◆ Texto apresentado:

Anteontem fechei pela última vez a porta da casa que foi minha durante onze meses. Onze meses não é muito, mas como me foi ensinado na última vez que estive no estágio (para me despedir, de relatório já entregue e coração apertado), o tempo é qualitativo. E estes onze meses tiveram muitos anos dentro deles, cada mês teve pelo menos uns dois ou três anos lá dentro. 

Eu apego-me às casas. Quando cheguei esta casa esta ainda não era minha, mas rapidamente se tornou à medida que a ia enchendo de cheiros e de recordações. Uma vez falei sobre isso à minha bisavó, sobre eu me ligar tanto a meia dúzia de paredes. Ela diz que sempre fui assim, e que com cinco anos chorava abraçada às paredes da minha casa antiga. Depois habituei-me, assim que fui enchendo novas casas de mim.

Como nos desligamos dos espaços em que fomos felizes? Felizes e infelizes, dá o mesmo. Voltei à casa dos meus pais, mas esta já não parece a minha casa - mas ao contrário de quando tinha cinco anos, sei que bastarão apenas algumas semanas para que volte a ser minha. Mas por enquanto faltam-me os cheiros, as portas onde ao início batia tantas vezes (antes de me habituar aos espaços o meu corpo não calcula bem as distâncias...), o meu quarto com a janela que fechava mal, a cozinha enorme, a mancha de humidade da casa de banho. 

A minha casa do Barreiro viu muitas coisas, e nela cresci muito, muito. Mais do que imaginava. Viu sonhos nascer e morrer, alguns antes de terem tido tempo de nascer como deve ser. Viu muitas gargalhadas mas muitas lágrimas, também (mas mais gargalhadas, felizmente). Viu bons cozinhados e arroz esturrado (primeira e única vez!). Viu crises existenciais, procuras absolutas pelo sentido da vida, viu dúvidas e acolheu inquietações. Viu frustrações e realizações (e conseguimos tanta coisa...). Viu um homicídio (RIP Eusébio), uma bebedeira soft mas que terminou com fotos incriminadoras (ai de quem... um dia...). Viu jantares de amigos, um almoço de família, visitas surpresa, post-it's nas paredes (num dia em que demorei 3 horas a atravessar o Tejo, cortesia de uma pseudo bomba) e mensagens na mesa da cozinha. Encheu-se de esquemas a giz, num dia em que a minha amiga Ana achou boa ideia morarmos dentro da tese dela. Nesta casa aprendi a mudar lâmpadas e a acender uma lareira, mas continuo sem força suficiente para abrir frascos, e descobri que se calhar um homem até faz falta, até para pseudo feministas como eu. Às vezes os dias naquela casa eram só noites, e passavam sem dar por eles. Outras vezes eram enormes e pesados, nunca mais acabavam (eram dias que também tinham meses lá dentro...).

◆ Linhas extraídas:
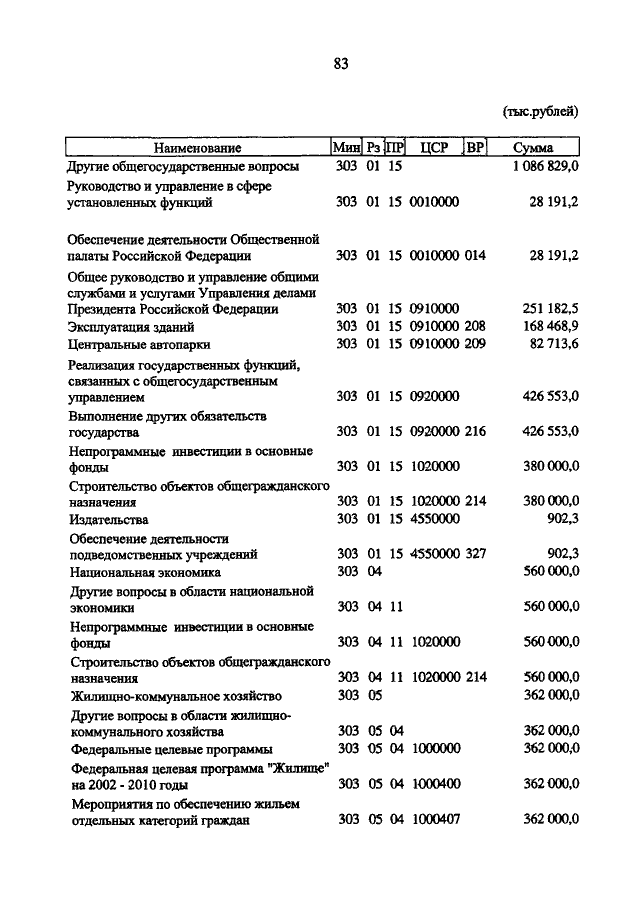 83

(тыс.рублей)

| Наименование | Мин | Рз | ПР | ЦСР | ВР | Сумма |
|---|---|---|---|---|---|---|
| Другие общегосударственные вопросы | 303 | 01 | 15 | | | 1 086 829,0 |
| Руководство и управление в сфере установленных функций | 303 | 01 | 15 | 0010000 | | 28 191,2 |
| Обеспечение деятельности Общественной палаты Российской Федерации | 303 | 01 | 15 | 0010000 | 014 | 28 191,2 |
| Общее руководство и управление общими службами и услугами Управления делами Президента Российской Федерации | 303 | 01 | 15 | 0910000 | | 251 182,5 |
| Эксплуатация зданий | 303 | 01 | 15 | 0910000 | 208 | 168 468,9 |
| Центральные автопарки | 303 | 01 | 15 | 0910000 | 209 | 82 713,6 |
| Реализация государственных функций, связанных с общегосударственным управлением | 303 | 01 | 15 | 0920000 | | 426 553,0 |
| Выполнение других обязательств государства | 303 | 01 | 15 | 0920000 | 216 | 426 553,0 |
| Непрограммные инвестиции в основные фонды | 303 | 01 | 15 | 1020000 | | 380 000,0 |
| Строительство объектов общегражданского назначения | 303 | 01 | 15 | 1020000 | 214 | 380 000,0 |
| Издательства | 303 | 01 | 15 | 4550000 | | 902,3 |
| Обеспечение деятельности подведомственных учреждений | 303 | 01 | 15 | 4550000 | 327 | 902,3 |
| Национальная экономика | 303 | 04 | | | | 560 000,0 |
| Другие вопросы в области национальной экономики | 303 | 04 | 11 | | | 560 000,0 |
| Непрограммные инвестиции в основные фонды | 303 | 04 | 11 | 1020000 | | 560 000,0 |
| Строительство объектов общегражданского назначения | 303 | 04 | 11 | 1020000 | 214 | 560 000,0 |
| Жилищно-коммунальное хозяйство | 303 | 05 | | | | 362 000,0 |
| Другие вопросы в области жилищно-коммунального хозяйства | 303 | 05 | 04 | | | 362 000,0 |
| Федеральные целевые программы | 303 | 05 | 04 | 1000000 | | 362 000,0 |
| Федеральная целевая программа "Жилище" на 2002 - 2010 годы | 303 | 05 | 04 | 1000400 | | 362 000,0 |
| Мероприятия по обеспечению жильем отдельных категорий граждан | 303 | 05 | 04 | 1000407 | | 362 000,0 |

◆ Tarefas a realizar:
a: Enumere as coisas que, segundo o texto sobre a casa do Barreiro, ainda fazem falta depois do regresso à casa dos pais.
b: Reescreva o trecho do texto sobre a casa do Barreiro desde "Eu apego-me às" até "casas de mim.", inclusive, trocando "bisavó" por "avó".
c: Traduza para inglês esta frase do texto sobre a casa do Barreiro: "Depois habituei-me, assim que fui enchendo novas casas de mim."
Estas linhas provêm de outra fonte.

◆ Respostas apresentadas:
a:
- Os cheiros
- As portas onde ao início batia tantas vezes
- O quarto com a janela que fechava mal
- A cozinha enorme
- A mancha de humidade da casa de banho

b:
Eu apego-me às casas. Quando cheguei esta casa esta ainda não era minha, mas rapidamente se tornou à medida que a ia enchendo de cheiros e de recordações. Uma vez falei sobre isso à minha avó, sobre eu me ligar tanto a meia dúzia de paredes. Ela diz que sempre fui assim, e que com cinco anos chorava abraçada às paredes da minha casa antiga. Depois habituei-me, assim que fui enchendo novas casas de mim.

c: Later I got used to it, as soon as I began filling new houses with myself.